However, it seems rather shortsighted to simply look at that fact and claim it as a major accomplishment. After all, the Clinton administration went even longer without an attack on US soil from foreign terrorist groups after the first World Trade Center bombing in 1993. Furthermore, how is it possible to take credit for a lack of attacks after 9/11 without at the same time acknowledging that the administration did not stop the worst terrorist attack in American history? Bush's advocates cannot possibly have it both ways, denying any responsibility whatsoever for not preventing 9/11 but claiming a lack of attacks after 9/11 as the result of successful policy. 9/11 happened during the Bush presidency. That is an immutable fact. The failures on 9/11 were systemic, to be sure, and blaming Bush, or blaming Clinton, would be largely pointless. Until you start using the lack of attacks as a political chit. At which point, the rules of the game change.

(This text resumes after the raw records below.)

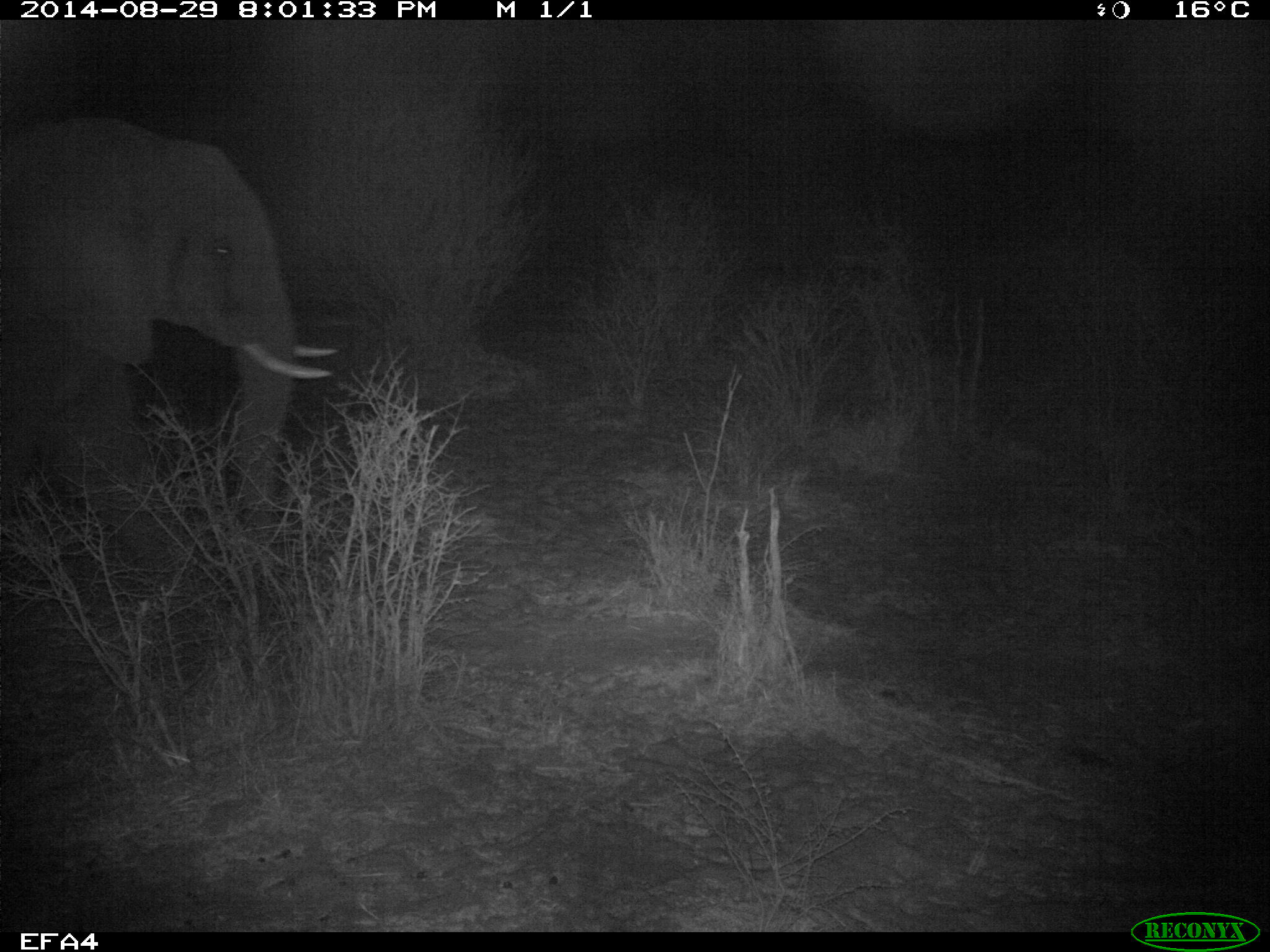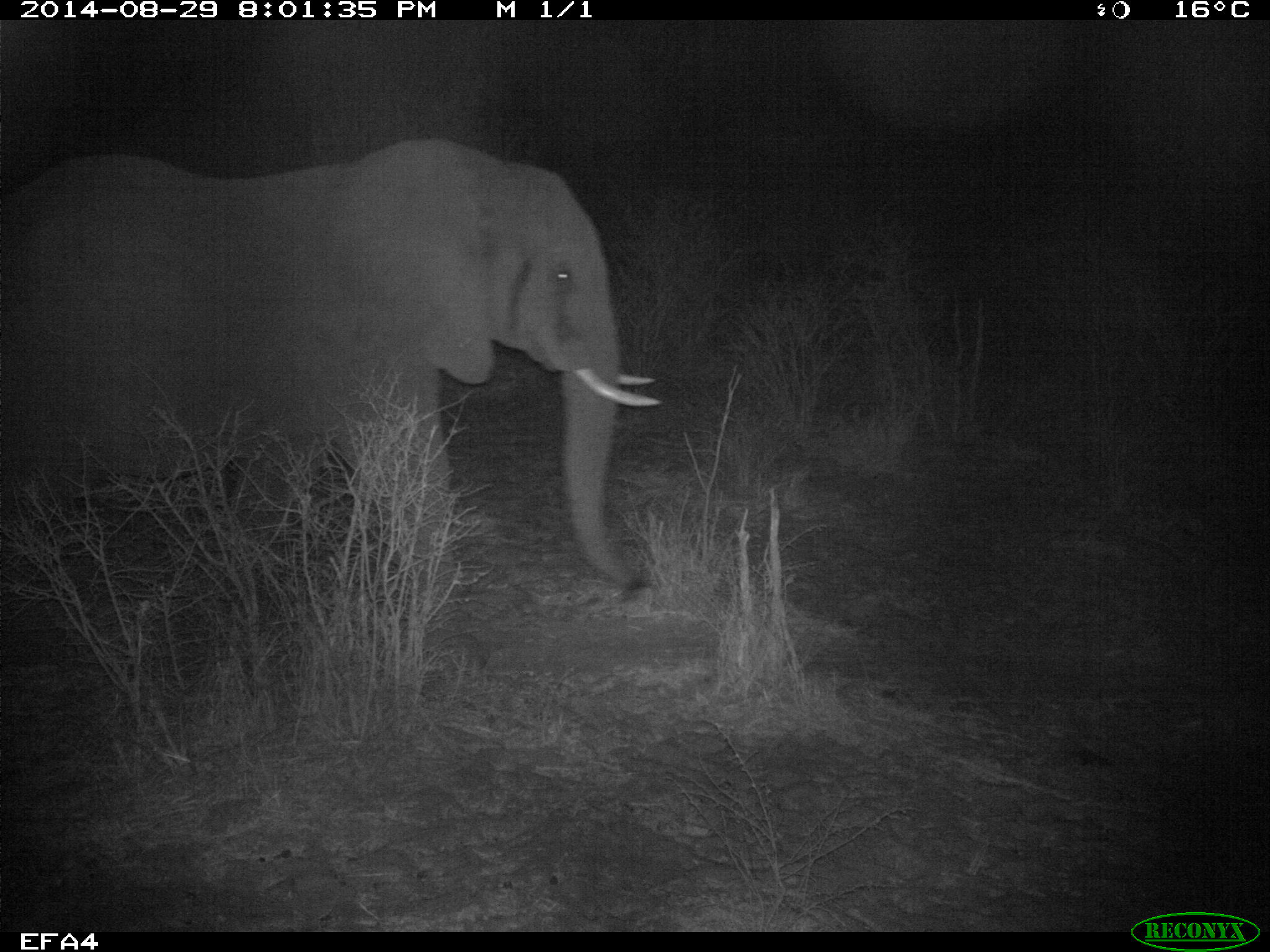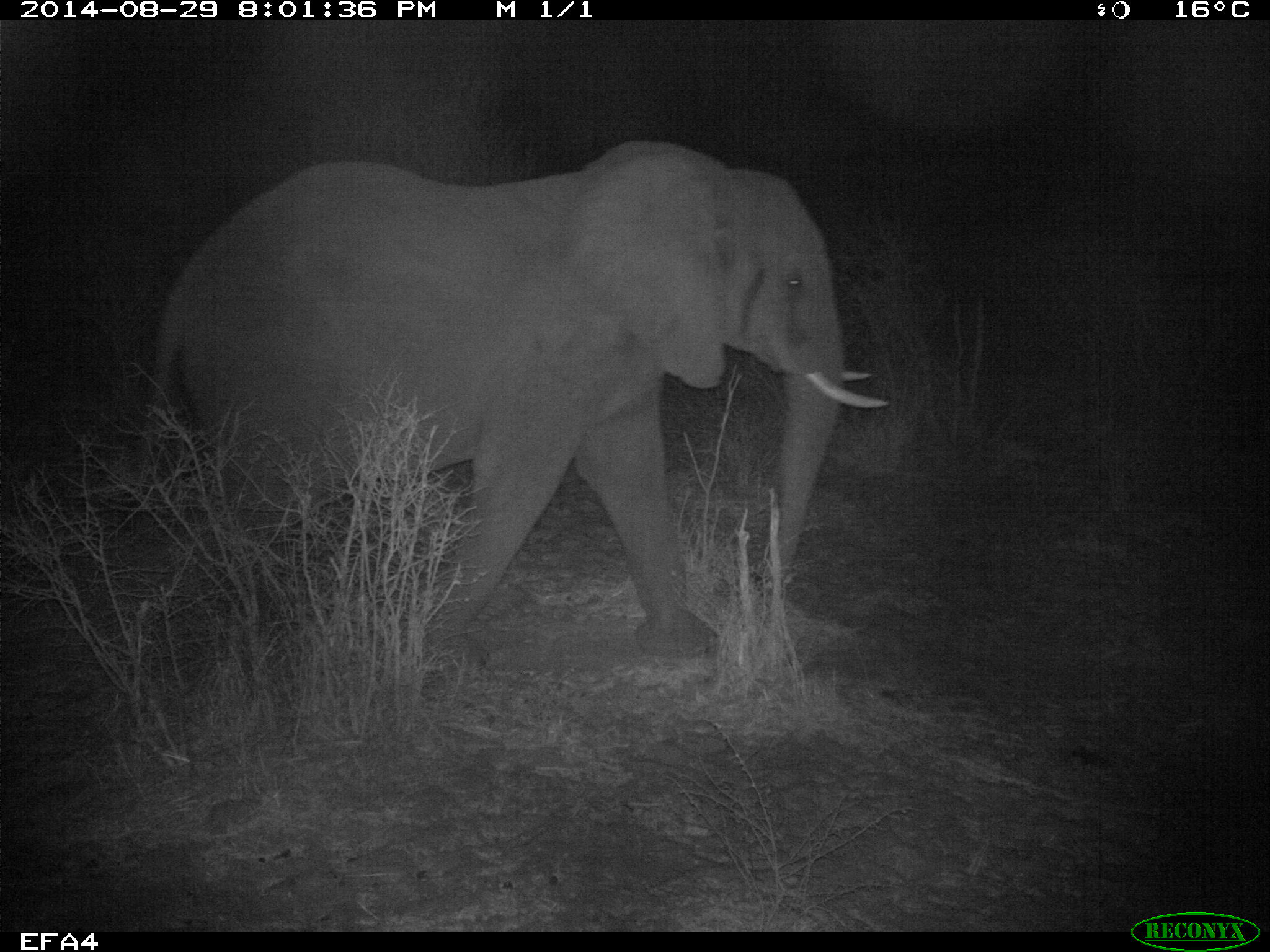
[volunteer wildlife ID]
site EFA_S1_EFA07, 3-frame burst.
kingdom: Animalia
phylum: Chordata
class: Mammalia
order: Proboscidea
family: Elephantidae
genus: Loxodonta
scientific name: Loxodonta africana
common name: african bush elephant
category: elephant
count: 1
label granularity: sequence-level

Finally, the United States has allies. In part as a nearly direct result of their coordination with American policies, Spain and England suffered terrorist attacks after 9/11. (I was in England on the 7th of July, 2005.) Shallow triumphalism on terrorism needs to take into account that the Global War on terror (Bush's titular creation, not mine) was, well, global. To declaim an attack in London or Madrid because it does not fit the narrative qualifies as rank opportunism (and pretty crass abandonment of the significance of our allies). It hardly meets the standard of rigorous political analysis.
1 comment:
This is a complex and important short essay, and, I believe, one of the first to take a comprehensive and realistic view of how we are to measure our success in the endeavor of fighting terrorism and militant extremism.
The ideas you lay out here should be considered foundational in such a complicated new era of politics and conflict, and in our understanding of the interaction that must be managed between them.